Mit großem psychologischem Geschick und Einfühlungsvermögen verknüpft der Autor das Schicksal seiner Protagonisten, die alle ihr eigenes “Verlangen” haben, welches sie an- und um-treibt. Die Verstrickungen und Verflechtungen sind nicht nur familiärer Natur, sondern gehen weit darüber hinaus. Äußere Umstände -hier insbesondere das Kriegsgeschehen des Ersten Weltkrieges- tragen das Ihrige bei, der Zufall des Zusammentreffens auf dem Schlachtfeld von Valentijn und seinem Vater würde in jedem anderen Buch unglaubwürdig wirken. Nicht so hier. Ich habe das Ganze als absolut rund und  stimmig empfunden. Mich hat besonders fasziniert, dass der gewaltsame Tod von Elisabeth zwar ein Fixpunkt der Geschichte ist, nicht aber der Mittelpunkt. Die Frage nach dem Mörder schiebt der Leser immer wieder nach hinten, weil das jeweils beleuchtete Einzelschicksal im Moment des Lesens mehr fesselt. Dem Autor gelingt überdies ein versöhnlicher Abschluss der Geschichte.
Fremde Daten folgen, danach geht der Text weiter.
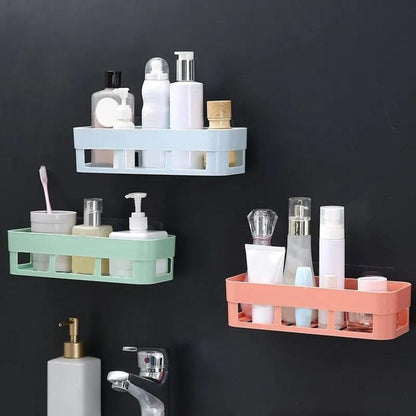 Étagère de douche sans percer couleurs pastels
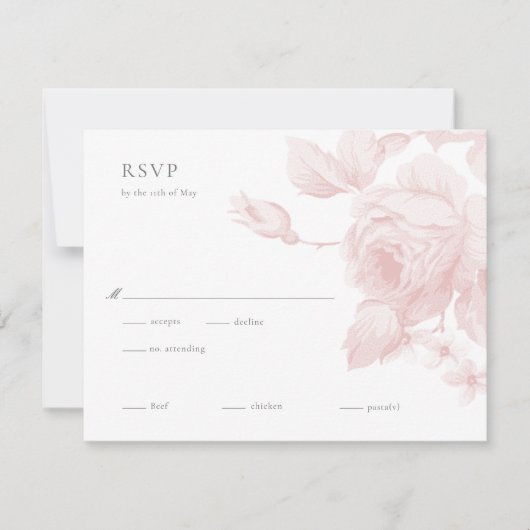 Botanische Hochzeit RSVP Karte (Vorderseite)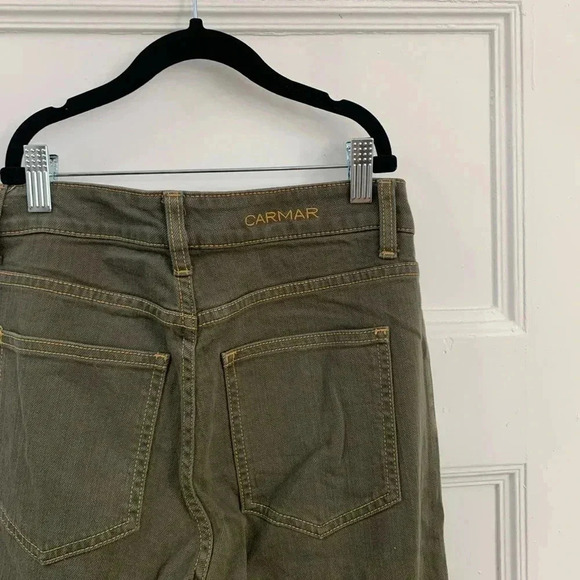 High Rise Carmar Green Denim Jeans - skinny - Picture 8 of 8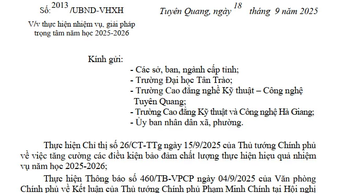Thực hiện nhiệm vụ, giải pháp trọng tâm năm học 2025-2026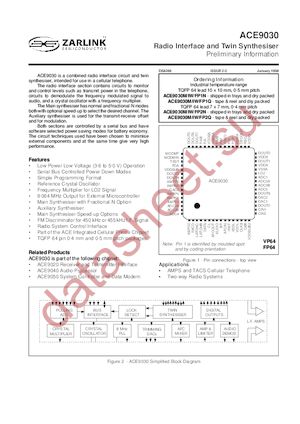 ACE9030 datasheet  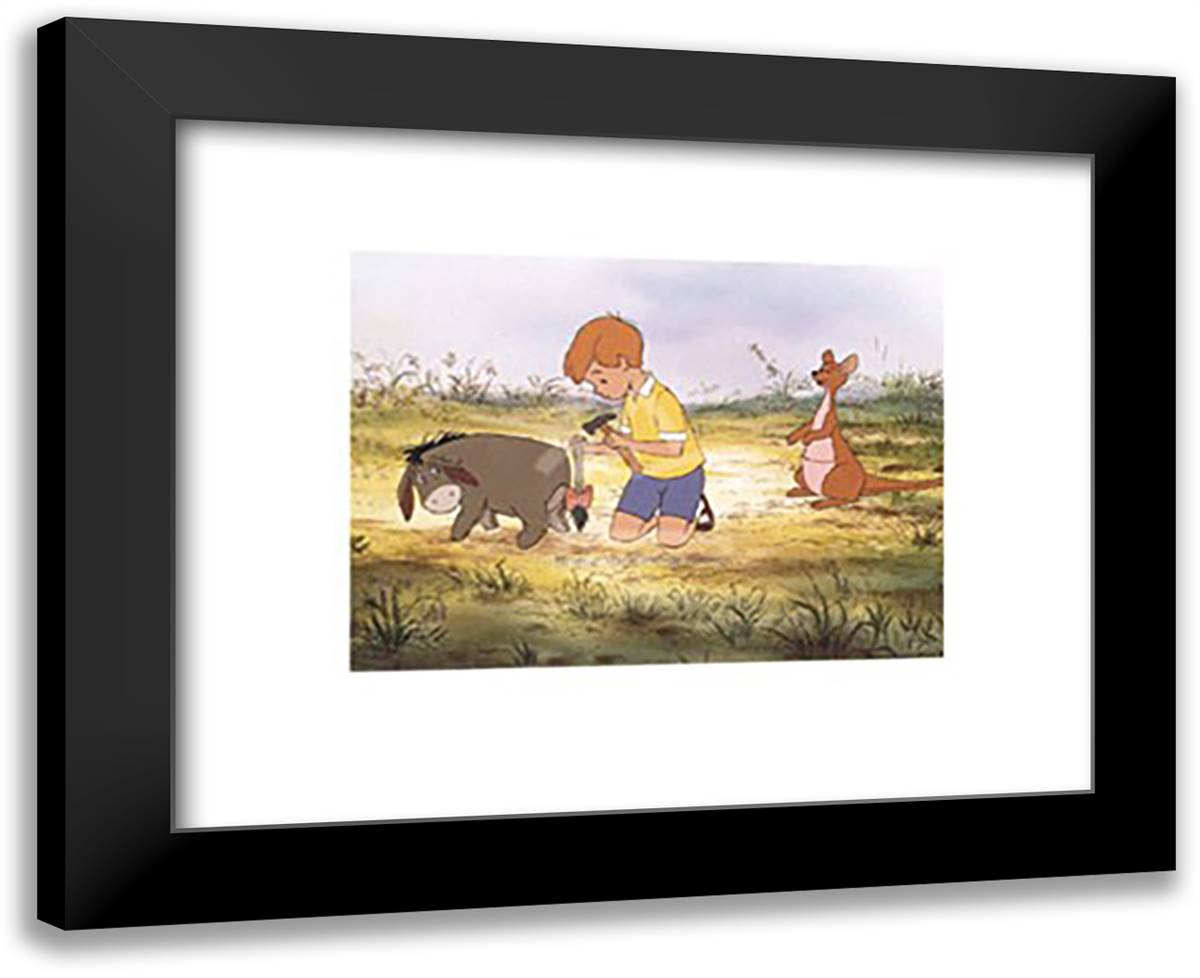 This Won't Hurt 18x15 Black Modern Wood Framed Art Print Poster by Disney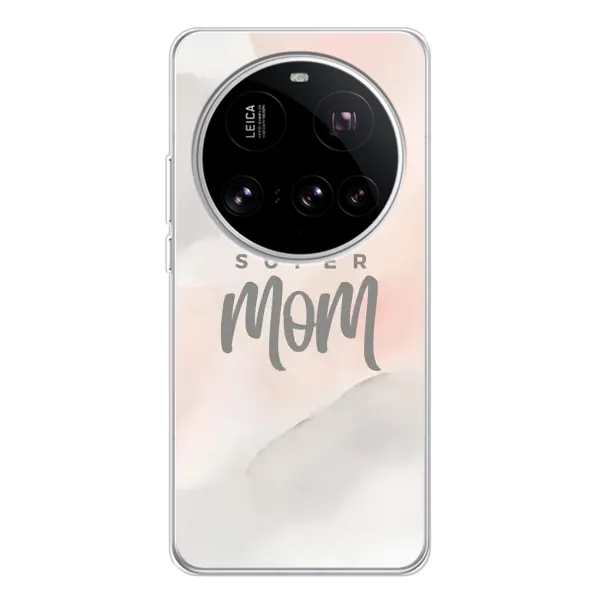 Чехол с принтом «Супер мама» для Xiaomi 15 Ultra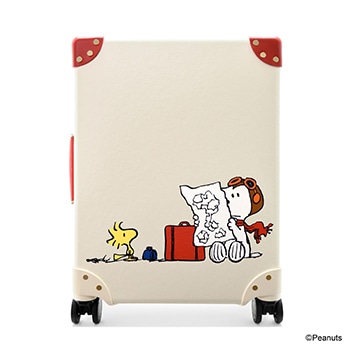 ピーナッツ  キャリーオン 4ホイール アイボリー/ドッグハウス・レッド スーツケース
Fazit: absolut empfehlenswertes archaisches Sittengemälde mit weit verzweigter Handlung, erzählerisch dicht und perspektivisch raffiniert. Ein beeindruckendes Debüt des Autors.

Danke fürs Teilen!

2 comments

  1. Neyasha -

    Das ist immer schade, wenn ein Buch so untergeht, obwohl es deutlich mehr Aufmerksamkeit verdient hätte. Ich freue mich auch immer, wenn ich solche unerwarteten Perlen finde.

  2. Devona -

    Es ist jetzt bei Netgalley, vielleicht wird es dadurch etwas bekannter. Vielleicht liegt auch der Perspektivwechsel in dieser Art nicht Jedem, viele mögen sowas nicht. Ich finde das genial. Für mich eine der Entdeckungen diesen Jahres.